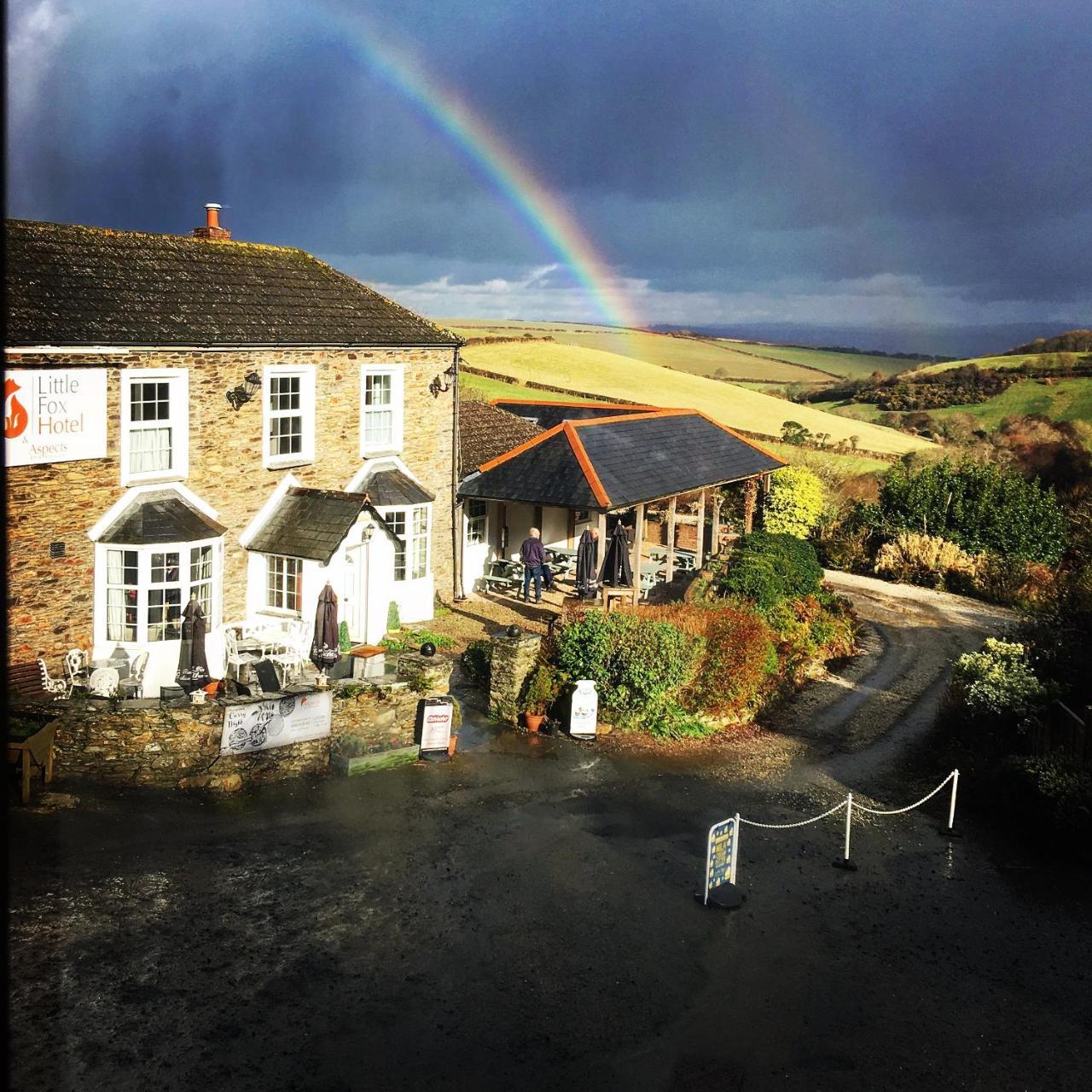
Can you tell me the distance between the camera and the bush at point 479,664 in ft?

-------------------------

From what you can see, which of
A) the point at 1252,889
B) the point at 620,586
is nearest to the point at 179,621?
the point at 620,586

-------------------------

List each line of the records above that contains the string "point", treating uppercase and lowercase letters as distinct.

#### TASK RESULT
Can you tell me the distance between the camera and the bush at point 479,664 in ft?
A) the point at 1252,889
B) the point at 620,586
is nearest to the point at 179,621?
the point at 620,586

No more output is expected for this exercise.